**MATERIAL FOR THE TASK:**
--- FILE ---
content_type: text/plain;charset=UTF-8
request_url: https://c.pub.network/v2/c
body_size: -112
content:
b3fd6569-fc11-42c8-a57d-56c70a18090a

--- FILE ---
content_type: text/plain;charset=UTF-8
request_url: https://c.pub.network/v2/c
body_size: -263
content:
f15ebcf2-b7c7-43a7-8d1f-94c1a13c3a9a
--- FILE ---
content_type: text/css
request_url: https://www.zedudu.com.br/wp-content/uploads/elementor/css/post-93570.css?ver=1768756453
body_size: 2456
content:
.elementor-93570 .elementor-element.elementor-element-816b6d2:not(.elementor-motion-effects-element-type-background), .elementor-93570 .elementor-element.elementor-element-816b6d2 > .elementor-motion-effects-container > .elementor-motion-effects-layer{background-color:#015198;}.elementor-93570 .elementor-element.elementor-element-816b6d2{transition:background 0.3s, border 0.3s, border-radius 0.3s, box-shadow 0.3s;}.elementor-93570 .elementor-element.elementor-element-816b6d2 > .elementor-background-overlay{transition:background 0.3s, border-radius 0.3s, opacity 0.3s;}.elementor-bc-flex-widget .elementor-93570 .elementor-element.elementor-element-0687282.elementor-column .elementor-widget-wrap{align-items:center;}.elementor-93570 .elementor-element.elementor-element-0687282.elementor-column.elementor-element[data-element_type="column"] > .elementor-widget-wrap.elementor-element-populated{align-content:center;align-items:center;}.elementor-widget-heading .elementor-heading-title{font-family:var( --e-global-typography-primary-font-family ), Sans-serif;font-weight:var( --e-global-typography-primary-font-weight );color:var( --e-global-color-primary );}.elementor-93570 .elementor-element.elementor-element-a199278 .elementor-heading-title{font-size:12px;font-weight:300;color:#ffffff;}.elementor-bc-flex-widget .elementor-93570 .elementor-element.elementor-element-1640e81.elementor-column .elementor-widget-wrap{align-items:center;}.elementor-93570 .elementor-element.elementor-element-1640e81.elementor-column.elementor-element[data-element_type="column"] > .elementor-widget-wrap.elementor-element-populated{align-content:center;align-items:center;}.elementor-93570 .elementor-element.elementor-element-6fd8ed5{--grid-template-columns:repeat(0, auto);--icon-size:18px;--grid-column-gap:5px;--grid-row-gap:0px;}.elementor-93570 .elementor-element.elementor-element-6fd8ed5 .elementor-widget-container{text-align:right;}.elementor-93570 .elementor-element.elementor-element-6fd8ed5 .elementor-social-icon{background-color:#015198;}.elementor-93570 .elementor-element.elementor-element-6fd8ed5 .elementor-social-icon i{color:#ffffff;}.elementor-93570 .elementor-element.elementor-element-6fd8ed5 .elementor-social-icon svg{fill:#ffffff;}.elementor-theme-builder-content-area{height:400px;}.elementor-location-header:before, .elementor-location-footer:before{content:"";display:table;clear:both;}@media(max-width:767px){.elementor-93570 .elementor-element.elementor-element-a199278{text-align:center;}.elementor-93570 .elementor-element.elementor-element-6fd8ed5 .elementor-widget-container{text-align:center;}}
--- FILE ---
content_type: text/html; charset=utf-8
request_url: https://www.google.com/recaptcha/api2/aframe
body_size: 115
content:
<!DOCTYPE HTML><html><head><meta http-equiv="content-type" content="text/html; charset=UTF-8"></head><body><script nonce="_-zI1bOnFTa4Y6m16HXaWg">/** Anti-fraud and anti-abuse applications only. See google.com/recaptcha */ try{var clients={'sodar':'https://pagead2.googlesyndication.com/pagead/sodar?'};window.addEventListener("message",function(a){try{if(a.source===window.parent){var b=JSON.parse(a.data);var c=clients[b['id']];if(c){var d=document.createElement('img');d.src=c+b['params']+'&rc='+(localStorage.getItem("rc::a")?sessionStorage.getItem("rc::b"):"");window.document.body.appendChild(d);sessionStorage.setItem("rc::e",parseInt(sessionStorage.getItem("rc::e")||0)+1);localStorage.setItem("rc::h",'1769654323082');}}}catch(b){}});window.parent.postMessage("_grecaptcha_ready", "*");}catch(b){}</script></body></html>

**WORK INSTRUCTIONS:** Write the records out precisely, omitting nothing.

**RESULT FOR THIS TASK:**
--- FILE ---
content_type: text/plain;charset=UTF-8
request_url: https://c.pub.network/v2/c
body_size: -112
content:
b3fd6569-fc11-42c8-a57d-56c70a18090a

--- FILE ---
content_type: text/plain;charset=UTF-8
request_url: https://c.pub.network/v2/c
body_size: -263
content:
f15ebcf2-b7c7-43a7-8d1f-94c1a13c3a9a
--- FILE ---
content_type: text/css
request_url: https://www.zedudu.com.br/wp-content/uploads/elementor/css/post-93570.css?ver=1768756453
body_size: 2456
content:
.elementor-93570 .elementor-element.elementor-element-816b6d2:not(.elementor-motion-effects-element-type-background), .elementor-93570 .elementor-element.elementor-element-816b6d2 > .elementor-motion-effects-container > .elementor-motion-effects-layer{background-color:#015198;}.elementor-93570 .elementor-element.elementor-element-816b6d2{transition:background 0.3s, border 0.3s, border-radius 0.3s, box-shadow 0.3s;}.elementor-93570 .elementor-element.elementor-element-816b6d2 > .elementor-background-overlay{transition:background 0.3s, border-radius 0.3s, opacity 0.3s;}.elementor-bc-flex-widget .elementor-93570 .elementor-element.elementor-element-0687282.elementor-column .elementor-widget-wrap{align-items:center;}.elementor-93570 .elementor-element.elementor-element-0687282.elementor-column.elementor-element[data-element_type="column"] > .elementor-widget-wrap.elementor-element-populated{align-content:center;align-items:center;}.elementor-widget-heading .elementor-heading-title{font-family:var( --e-global-typography-primary-font-family ), Sans-serif;font-weight:var( --e-global-typography-primary-font-weight );color:var( --e-global-color-primary );}.elementor-93570 .elementor-element.elementor-element-a199278 .elementor-heading-title{font-size:12px;font-weight:300;color:#ffffff;}.elementor-bc-flex-widget .elementor-93570 .elementor-element.elementor-element-1640e81.elementor-column .elementor-widget-wrap{align-items:center;}.elementor-93570 .elementor-element.elementor-element-1640e81.elementor-column.elementor-element[data-element_type="column"] > .elementor-widget-wrap.elementor-element-populated{align-content:center;align-items:center;}.elementor-93570 .elementor-element.elementor-element-6fd8ed5{--grid-template-columns:repeat(0, auto);--icon-size:18px;--grid-column-gap:5px;--grid-row-gap:0px;}.elementor-93570 .elementor-element.elementor-element-6fd8ed5 .elementor-widget-container{text-align:right;}.elementor-93570 .elementor-element.elementor-element-6fd8ed5 .elementor-social-icon{background-color:#015198;}.elementor-93570 .elementor-element.elementor-element-6fd8ed5 .elementor-social-icon i{color:#ffffff;}.elementor-93570 .elementor-element.elementor-element-6fd8ed5 .elementor-social-icon svg{fill:#ffffff;}.elementor-theme-builder-content-area{height:400px;}.elementor-location-header:before, .elementor-location-footer:before{content:"";display:table;clear:both;}@media(max-width:767px){.elementor-93570 .elementor-element.elementor-element-a199278{text-align:center;}.elementor-93570 .elementor-element.elementor-element-6fd8ed5 .elementor-widget-container{text-align:center;}}
--- FILE ---
content_type: text/html; charset=utf-8
request_url: https://www.google.com/recaptcha/api2/aframe
body_size: 115
content:
<!DOCTYPE HTML><html><head><meta http-equiv="content-type" content="text/html; charset=UTF-8"></head><body><script nonce="_-zI1bOnFTa4Y6m16HXaWg">/** Anti-fraud and anti-abuse applications only. See google.com/recaptcha */ try{var clients={'sodar':'https://pagead2.googlesyndication.com/pagead/sodar?'};window.addEventListener("message",function(a){try{if(a.source===window.parent){var b=JSON.parse(a.data);var c=clients[b['id']];if(c){var d=document.createElement('img');d.src=c+b['params']+'&rc='+(localStorage.getItem("rc::a")?sessionStorage.getItem("rc::b"):"");window.document.body.appendChild(d);sessionStorage.setItem("rc::e",parseInt(sessionStorage.getItem("rc::e")||0)+1);localStorage.setItem("rc::h",'1769654323082');}}}catch(b){}});window.parent.postMessage("_grecaptcha_ready", "*");}catch(b){}</script></body></html>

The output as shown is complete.